A mais recente interpelação escrita do deputado Sulu Sou debruça-se sobre o acesso dos residentes à habitação social. Para o pró-democrata, é importante alterar os limites de acesso a um espaço deste género, uma vez que há pessoas a desistirem de empregos para não perderem a casa, acusa

 

Sulu Sou, deputado à Assembleia Legislativa (AL), defende na sua mais recente interpelação escrita enviada ao Governo que devem ser facilitadas as condições de acesso da solicitação de habitações sociais, ao nível do ajustamento dos limites do rendimento mensal dos candidatos.

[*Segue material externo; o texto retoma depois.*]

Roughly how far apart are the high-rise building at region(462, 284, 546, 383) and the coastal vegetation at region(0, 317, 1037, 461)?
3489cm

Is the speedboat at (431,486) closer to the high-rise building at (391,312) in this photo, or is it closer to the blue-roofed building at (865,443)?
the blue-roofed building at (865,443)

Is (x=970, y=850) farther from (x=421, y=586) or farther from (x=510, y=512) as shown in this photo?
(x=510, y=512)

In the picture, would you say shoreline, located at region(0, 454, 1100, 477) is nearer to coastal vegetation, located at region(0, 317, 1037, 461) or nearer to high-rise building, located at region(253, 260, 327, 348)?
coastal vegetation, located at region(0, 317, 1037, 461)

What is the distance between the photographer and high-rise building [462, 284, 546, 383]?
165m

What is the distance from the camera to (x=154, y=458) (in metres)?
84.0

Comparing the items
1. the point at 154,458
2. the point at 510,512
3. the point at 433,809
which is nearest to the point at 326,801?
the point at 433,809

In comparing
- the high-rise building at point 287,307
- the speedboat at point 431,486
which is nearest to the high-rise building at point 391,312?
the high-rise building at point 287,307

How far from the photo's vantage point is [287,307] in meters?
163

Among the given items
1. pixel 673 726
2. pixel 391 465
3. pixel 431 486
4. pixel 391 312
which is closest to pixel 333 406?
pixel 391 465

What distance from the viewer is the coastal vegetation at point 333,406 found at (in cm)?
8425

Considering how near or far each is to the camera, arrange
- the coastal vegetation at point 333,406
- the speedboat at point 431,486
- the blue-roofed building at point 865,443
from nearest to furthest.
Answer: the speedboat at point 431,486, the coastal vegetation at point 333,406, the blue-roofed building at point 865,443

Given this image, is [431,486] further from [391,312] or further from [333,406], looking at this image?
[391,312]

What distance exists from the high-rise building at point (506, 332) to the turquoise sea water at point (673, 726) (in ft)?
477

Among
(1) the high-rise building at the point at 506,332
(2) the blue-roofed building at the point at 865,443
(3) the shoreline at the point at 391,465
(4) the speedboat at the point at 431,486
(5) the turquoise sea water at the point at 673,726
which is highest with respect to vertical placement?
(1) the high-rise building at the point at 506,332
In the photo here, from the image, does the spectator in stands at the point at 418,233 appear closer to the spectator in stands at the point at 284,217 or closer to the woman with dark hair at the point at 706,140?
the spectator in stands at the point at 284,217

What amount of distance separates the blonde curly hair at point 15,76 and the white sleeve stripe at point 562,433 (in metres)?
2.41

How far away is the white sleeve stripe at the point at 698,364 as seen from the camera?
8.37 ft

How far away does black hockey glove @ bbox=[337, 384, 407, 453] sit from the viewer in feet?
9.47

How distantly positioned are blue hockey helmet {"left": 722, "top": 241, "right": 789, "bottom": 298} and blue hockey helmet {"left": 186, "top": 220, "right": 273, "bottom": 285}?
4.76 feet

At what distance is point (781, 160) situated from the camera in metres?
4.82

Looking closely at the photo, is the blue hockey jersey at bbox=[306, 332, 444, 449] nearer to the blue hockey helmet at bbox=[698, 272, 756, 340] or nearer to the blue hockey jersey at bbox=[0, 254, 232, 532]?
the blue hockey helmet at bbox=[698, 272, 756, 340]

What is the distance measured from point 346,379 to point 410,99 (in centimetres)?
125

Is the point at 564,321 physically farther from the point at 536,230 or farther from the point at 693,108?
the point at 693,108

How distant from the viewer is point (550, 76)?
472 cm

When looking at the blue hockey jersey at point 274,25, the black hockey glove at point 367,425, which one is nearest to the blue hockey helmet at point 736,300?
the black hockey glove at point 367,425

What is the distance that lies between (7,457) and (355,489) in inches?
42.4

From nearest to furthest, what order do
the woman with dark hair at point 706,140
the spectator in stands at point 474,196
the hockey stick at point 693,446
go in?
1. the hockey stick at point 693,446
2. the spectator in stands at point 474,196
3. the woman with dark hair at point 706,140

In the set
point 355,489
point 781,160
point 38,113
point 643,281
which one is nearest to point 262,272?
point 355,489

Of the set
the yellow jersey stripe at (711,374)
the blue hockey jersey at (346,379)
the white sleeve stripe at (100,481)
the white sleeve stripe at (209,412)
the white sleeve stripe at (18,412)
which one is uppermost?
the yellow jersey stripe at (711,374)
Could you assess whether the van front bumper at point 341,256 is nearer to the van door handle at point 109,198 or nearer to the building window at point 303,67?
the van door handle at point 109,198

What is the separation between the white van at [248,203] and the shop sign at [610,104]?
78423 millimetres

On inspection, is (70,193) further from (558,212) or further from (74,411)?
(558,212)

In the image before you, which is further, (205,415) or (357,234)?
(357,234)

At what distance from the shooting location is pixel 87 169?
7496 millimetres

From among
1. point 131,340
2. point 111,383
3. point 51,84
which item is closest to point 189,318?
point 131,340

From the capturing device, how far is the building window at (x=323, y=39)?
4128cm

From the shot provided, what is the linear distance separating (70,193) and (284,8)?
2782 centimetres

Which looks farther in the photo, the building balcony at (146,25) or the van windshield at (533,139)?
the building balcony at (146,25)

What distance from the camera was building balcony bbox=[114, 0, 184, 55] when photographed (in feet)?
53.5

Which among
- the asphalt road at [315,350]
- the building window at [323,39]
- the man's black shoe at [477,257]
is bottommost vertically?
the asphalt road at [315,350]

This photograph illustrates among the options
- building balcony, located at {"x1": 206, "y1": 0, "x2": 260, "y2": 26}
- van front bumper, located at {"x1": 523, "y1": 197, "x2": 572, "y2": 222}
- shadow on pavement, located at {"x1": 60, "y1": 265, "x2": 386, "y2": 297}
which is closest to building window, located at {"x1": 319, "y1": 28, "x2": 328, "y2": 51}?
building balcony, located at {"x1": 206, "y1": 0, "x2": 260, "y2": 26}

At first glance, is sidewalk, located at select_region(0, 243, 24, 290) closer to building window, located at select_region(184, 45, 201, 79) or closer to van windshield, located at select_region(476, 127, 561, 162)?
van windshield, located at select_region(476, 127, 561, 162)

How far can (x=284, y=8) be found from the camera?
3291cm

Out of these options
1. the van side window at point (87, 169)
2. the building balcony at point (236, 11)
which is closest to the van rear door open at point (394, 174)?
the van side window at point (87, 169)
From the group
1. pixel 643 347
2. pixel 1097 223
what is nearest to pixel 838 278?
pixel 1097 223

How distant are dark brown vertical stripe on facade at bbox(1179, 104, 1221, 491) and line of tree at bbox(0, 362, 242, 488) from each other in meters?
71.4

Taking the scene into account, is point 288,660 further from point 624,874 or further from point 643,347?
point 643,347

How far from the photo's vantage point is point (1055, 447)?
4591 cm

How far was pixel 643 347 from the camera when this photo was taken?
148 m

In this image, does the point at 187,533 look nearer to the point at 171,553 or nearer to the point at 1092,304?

Em causa estão queixas deixadas pelos residentes de que o actual limite estabelecido por lei é demasiado baixo, o que faz com que algumas famílias com carências económicas não sejam elegíveis para o acesso a uma habitação social, não só por terem outras rendas, mas também por estarem há muito tempo em lista de espera para terem acesso a uma habitação económica.

Devido ao baixo limite de rendimentos expresso na lei, as famílias, mesmo que tenham capacidade de trabalho ou outros projectos, optam por não trabalhar ou pedem a reforma antecipada, para não irem além dos limites impostos pelo Governo, a fim de manterem a casa social onde vivem. Para Sulu Sou, o limite legal dificulta a possibilidade destas famílias acederem a uma vida melhor.

O deputado ligado à Associação Novo Macau (ANM) quer que o Executivo explique a fórmula de cálculo e a diferença entre o valor de risco social e as despesas dos agregados familiares, pedindo esclarecimentos sobre um possível ajuste futuro nestes valores.

Dados irreais

O regime jurídico da habitação social em vigor determina duas opções caso o total do rendimento mensal ou do património líquido do arrendatário e família ultrapasse o limite máximo fixado. Se o montante “não ultrapassar o dobro do limite máximo, é pago o dobro do montante da renda”, enquanto que “se ultrapassar o dobro do limite máximo, o Instituto da Habitação (IH) pode celebrar com o arrendatário um contrato de arrendamento de curto prazo não renovável, devendo o arrendatário passar a efectuar o pagamento da renda em triplo, sem prejuízo do disposto no número seguinte”.

Sobre este ponto, o Governo explicou que se trata de um mecanismo definido por lei para fazer com que as famílias com mais rendimentos saiam do sistema e assim possam entrar agregados familiares mais carenciados.

O deputado lembrou que, na nova lei, a candidatura a uma casa social passou a ser permanente, podendo ser apresentada a qualquer momento, o que permite que o total do rendimento mensal e do património líquido do indivíduo se ajuste mais à realidade da situação. Sulu Sou quer, portanto, saber quais as medidas complementares a adoptar pelo Governo para garantir que o limite de acesso possa reflectir a situação económica das famílias. Além disso, o deputado deseja que sejam incluídos dados do salário médio mensal geral, ou seja, incluindo famílias que não estejam a residir em habitações públicas, para que o limite de acesso possa ser alargado a mais famílias de classe média.